» **SET TASK**
The blog post below on good and evil names several things that it says always lie behind evil in real life. List every one of them.
>> start SOURCE PASSAGE
Friday, March 27, 2009

If you haven't picked a side, then you're part of the battlefield (Part 2)

For we wrestle not against flesh and blood, but against principalities, against powers, against the rulers of the darkness of this world, against spiritual wickedness in high places. - Ephesians, 6:12

Sounds good, doesn't it? Sounds like even way back when, "St" Paul had his own bone to pick with government corruption, perhaps a wealthy and powerful merchant, that is, capitalist pig, or two, eh? Just goes to show that back then, people were at least as stupid, simple-minded and naive as they are now.

I have some difficulty with the concepts of good and evil. One man's good has a way of being another man's evil. You know, like how one man's freedom fighter is another man's terrorist. When you're young and stupid, the world seems so black and white. Looking back, I can't help but laugh at how I enjoyed those silly old 80s action movies. The beautiful people were obviously the good guys, and no matter how many bad guys they faced, everyone knew that good always wins in the end. Being the bad guy meant you were either a hopelessly malcoordinated, cockeyed meat puppet waiting to be killed, or a diabolically powerful evil genius whose fatal flaw is, for some reason, gloating far more than any reasonable human being would. It was a Captain Kirk world of shoot-the-ugly-ones, shag-the-hot-ones.

Then, assuming, of course, that you keep your eyes and ears open, you see a bit more of the real world. We find that most of the black and white doesn't actually exist in the real world. And that what remains is, naturally, grey. Even if we were to take the broad view that evil is "knowing better and doing worse", we never see in real life evil done for the sake of evil, like some Saturday morning cartoon villain*. There's always something behind it - mental illness, the profit motive, escalation of an existing conflict, and perhaps most insidious of them all, delusion...

Dichotomizing the world to fit ideals of good and evil is childish and stupid. Deep in the heart of the very worst conflicts mankind has known are simple-minded fools who could only see the black and white, who divide the world into Us and Them and what we forget, all too often, is that these people whom we so quickly label as tyrants and psychopaths are backed, every step of the way by mobs of perfectly ordinary people, like you and me (minus the ability to think critically) who bought into the bullshit.
>> end SOURCE PASSAGE
>> start SOURCE MATERIAL
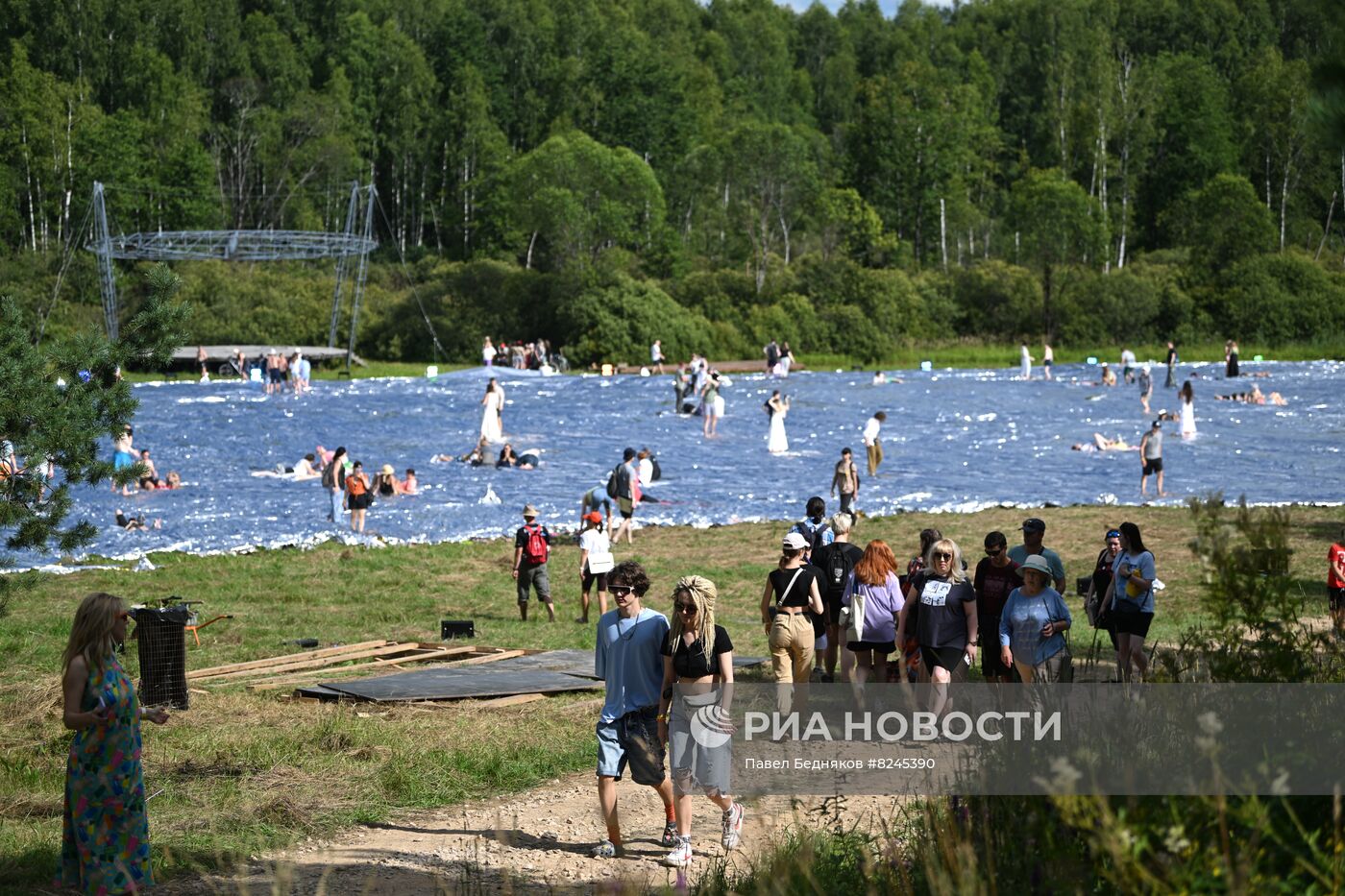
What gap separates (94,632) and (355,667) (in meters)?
6.37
>> end SOURCE MATERIAL
» **RESPONSE BELOW**
- mental illness
- the profit motive
- escalation of an existing conflict
- delusion